Impiegai poco per capire quanto mi fossi sbagliata.

«Toglimi quella cazzo di gonnellina dalla faccia, mi copri lo spettacolo».

Che stronzo. Anzi... Doukas-Stronzo.

Era quella l'unica parola per lui: uno stronzo, sì... ma come solo Doukas sapeva esserlo.

«Questa gonnellina del cazzo non sbatterà mai contro la tua faccia» lo rimbeccai. Lui inspirò rumorosamente dal naso, teso in viso, per poi riprendere il controllo altrettanto in fretta.

«Peccato» commentò con un sorrisetto strafottente.

Già, peccato.

«Eccomi!»

Jacob aveva un tempismo eccellente, al contrario dell'odore che lo accompagnava.

«Che schifo, Jay. Puzzi da morire» lamentai in un finto, ma non troppo, conato di vomito.

«Che ti avevo detto, Stawks? Non è cambiata per niente!» disse tra il divertito e il rassegnato, il fetente.

«Lo avevo già notato» concordò il suo compare, di nuovo intento a guardare le cheerleader provare la coreografia oltre i miei fianchi.

Con le guance rigonfie di rabbia e disappunto, mi incamminai verso la scalinata.

«Dove pensi di andare?» urlò Jacob tra il divertito e l'allarmato. Non lo degnai di una risposta, era abbastanza scontata: volevo andarmene via.

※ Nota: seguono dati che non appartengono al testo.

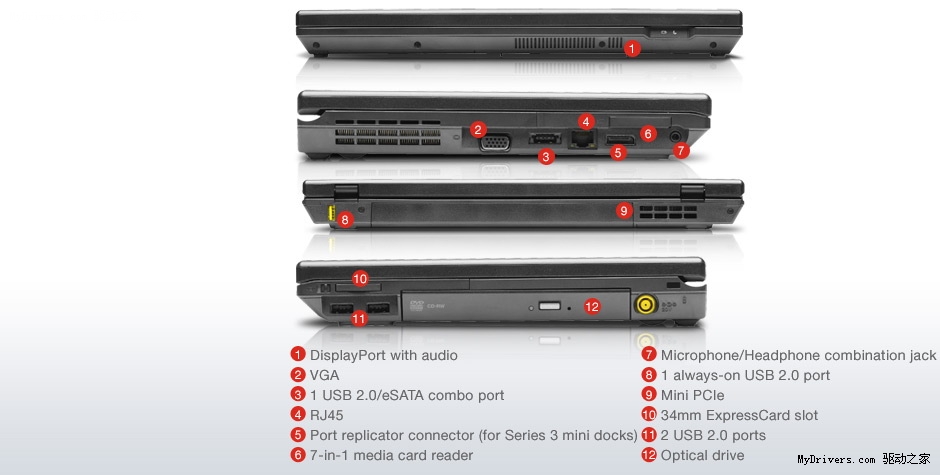 1
2
4
6
3
5
7
8
9
10
11
12

1 DisplayPort with audio
2 VGA
3 1 USB 2.0/eSATA combo port
4 RJ45
5 Port replicator connector (for Series 3 mini docks)
6 7-in-1 media card reader

7 Microphone/Headphone combination jack
8 1 always-on USB 2.0 port
9 Mini PCIe
10 34mm ExpressCard slot
11 2 USB 2.0 ports
12 Optical drive

MyDrivers.com 驱动之家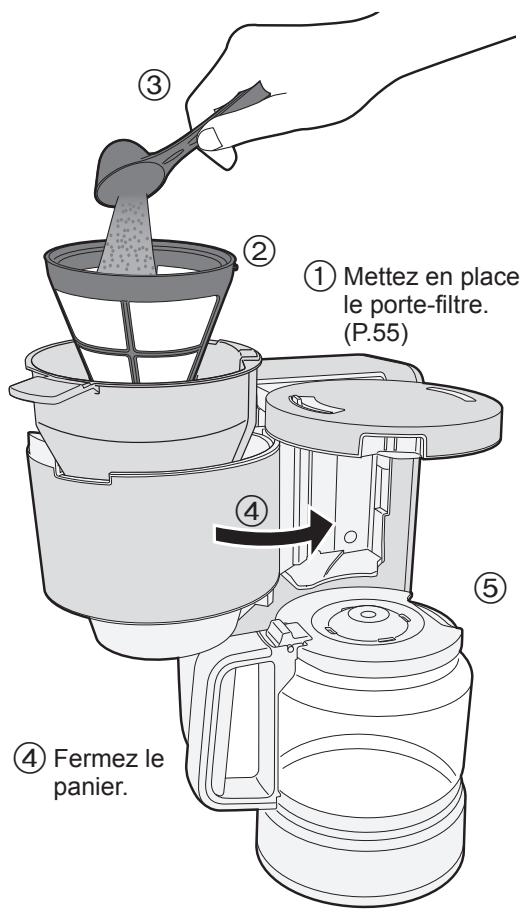 ③

②

① Mettez en place le porte-filtre. (P.55)

④

⑤

④ Fermez le panier.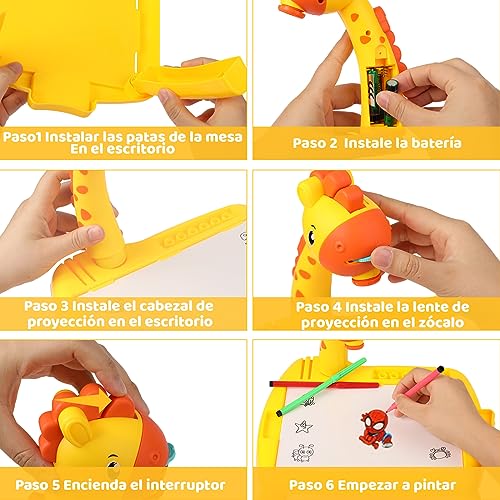 Paso1 Instalar las patas de la mesa En el escritorio

Paso 2 Instale la batería

Paso 3 Instale el cabezal de proyección en el escritorio

Paso 4 Instale la lente de proyección en el zócalo

Paso 5 Encienda el interruptor

Paso 6 Empezar a pintar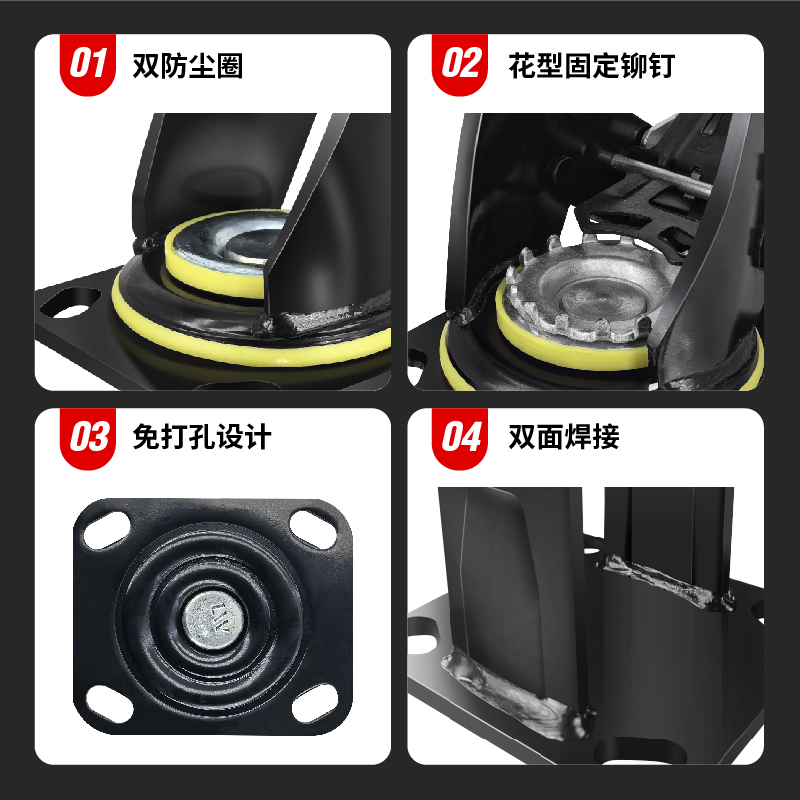 01 双防尘圈

02 花型固定铆钉

03 免打孔设计

04 双面焊接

«Stai per entrare negli spogliatoi maschili» mi avvertì.

Merda.

Con nonchalance, mi voltai e risalii alcuni gradini per prendere l'altra scalinata. Mi inseguì il suono delle loro risate e sentii Jacob chiedere a Doukas di tenermi d'occhio prima che mi perdessi ancora. La sua reale intenzione era far sì che io e lo stronzo riprendessimo a parlarci. Era palese, ma era solo un povero illuso.

Lo stronzo in questione, ovviamente, lo ascoltò. Come se avessi avuto bisogno di una balia in mezzo alle palle!

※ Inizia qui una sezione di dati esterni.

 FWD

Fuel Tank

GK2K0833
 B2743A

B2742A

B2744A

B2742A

Pur non volendo aver nulla a che fare con lui, dovetti rassegnarmi alla sua sgradita compagnia fino a destinazione.

Che poi... nemmeno sapevo quale fosse.

Nonostante la stanchezza del viaggio e l'altalena emotiva su cui dondolava, il mio cervello si sforzò comunque di capire cosa avessi fatto di così terribile nella vita per meritare quelle rotture.

«Posso cavarmela da sola» bofonchiai a testa bassa allontanandomi da quello scimmione e aggiunsi, abbastanza forte perché mi sentisse: «non ho bisogno della guardia del corpo».